### RAW DATA

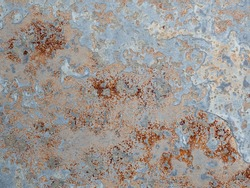 Texture of wall with brass and aqua patina. Blue silver surface with streaks of rust. Rusty corrosion. Brown, grey, blue and orange rust on enamel. Corroded background.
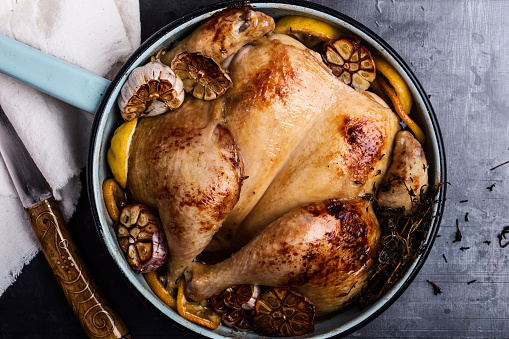 Homemade roasted chicken with spices, thyme and lemon - gettyimageskorea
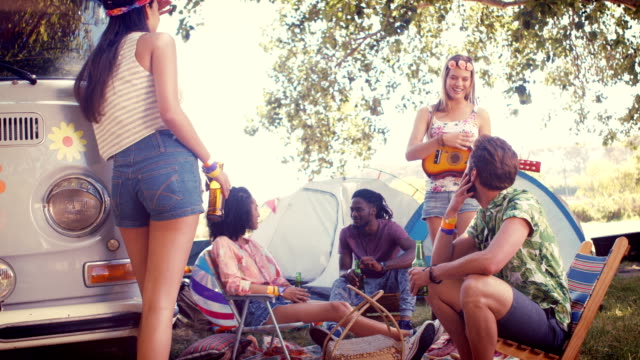 In high quality format hipsters having fun in their campsite video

######

● EXERCISE OBJECTIVE:
The full listing above, duplicated exactly and without its pictures, is the answer.

● THE ANSWER:
 Texture of wall with brass and aqua patina. Blue silver surface with streaks of rust. Rusty corrosion. Brown, grey, blue and orange rust on enamel. Corroded background.
 Homemade roasted chicken with spices, thyme and lemon - gettyimageskorea
 In high quality format hipsters having fun in their campsite video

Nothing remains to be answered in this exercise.